* [WORK REQUIRED]: The records that follow are to be given again exactly.
━━━ PROVIDED DATA ━━━
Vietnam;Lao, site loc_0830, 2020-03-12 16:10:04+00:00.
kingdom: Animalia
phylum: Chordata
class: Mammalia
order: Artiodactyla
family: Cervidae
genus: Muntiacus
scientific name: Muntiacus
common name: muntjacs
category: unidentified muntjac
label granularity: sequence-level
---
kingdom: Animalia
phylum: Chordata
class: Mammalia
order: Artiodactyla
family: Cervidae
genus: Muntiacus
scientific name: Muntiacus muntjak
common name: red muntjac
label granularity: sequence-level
━━━
* [EXERCISE RESULT]:
Vietnam;Lao, site loc_0830, 2020-03-12 16:10:04+00:00.
kingdom: Animalia
phylum: Chordata
class: Mammalia
order: Artiodactyla
family: Cervidae
genus: Muntiacus
scientific name: Muntiacus
common name: muntjacs
category: unidentified muntjac
label granularity: sequence-level
---
kingdom: Animalia
phylum: Chordata
class: Mammalia
order: Artiodactyla
family: Cervidae
genus: Muntiacus
scientific name: Muntiacus muntjak
common name: red muntjac
label granularity: sequence-level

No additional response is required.